Task requirements =
Go to the line below containing "Tour A Modern" and print exactly from there through the line containing "tatouage lune signification, soleil", both included. Print nothing else.

Record excerpts =
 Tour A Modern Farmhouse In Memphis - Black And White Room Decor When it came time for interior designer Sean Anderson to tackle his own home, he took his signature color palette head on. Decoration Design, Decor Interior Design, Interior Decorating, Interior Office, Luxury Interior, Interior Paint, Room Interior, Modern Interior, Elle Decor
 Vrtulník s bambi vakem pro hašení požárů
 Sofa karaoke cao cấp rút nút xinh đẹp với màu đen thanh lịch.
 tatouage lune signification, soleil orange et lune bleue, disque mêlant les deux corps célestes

* * *

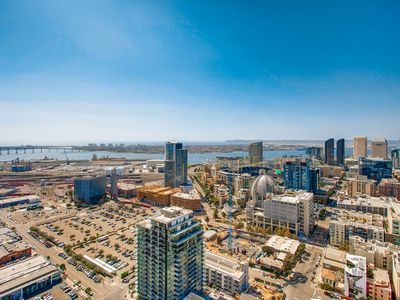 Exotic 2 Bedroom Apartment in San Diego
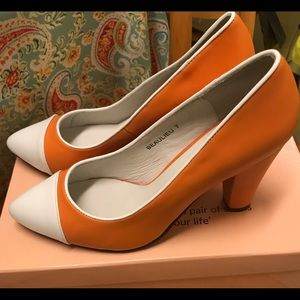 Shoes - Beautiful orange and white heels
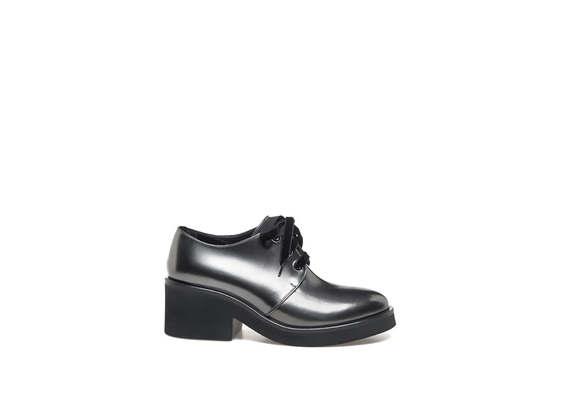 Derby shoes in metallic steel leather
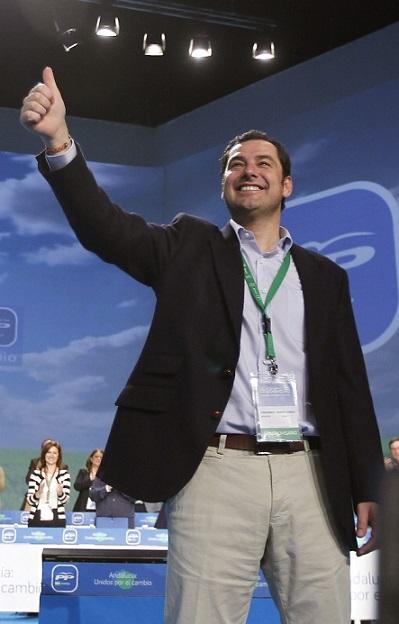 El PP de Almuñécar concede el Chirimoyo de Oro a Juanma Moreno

Output of the exercise =
 Tour A Modern Farmhouse In Memphis - Black And White Room Decor When it came time for interior designer Sean Anderson to tackle his own home, he took his signature color palette head on. Decoration Design, Decor Interior Design, Interior Decorating, Interior Office, Luxury Interior, Interior Paint, Room Interior, Modern Interior, Elle Decor
 Vrtulník s bambi vakem pro hašení požárů
 Sofa karaoke cao cấp rút nút xinh đẹp với màu đen thanh lịch.
 tatouage lune signification, soleil orange et lune bleue, disque mêlant les deux corps célestes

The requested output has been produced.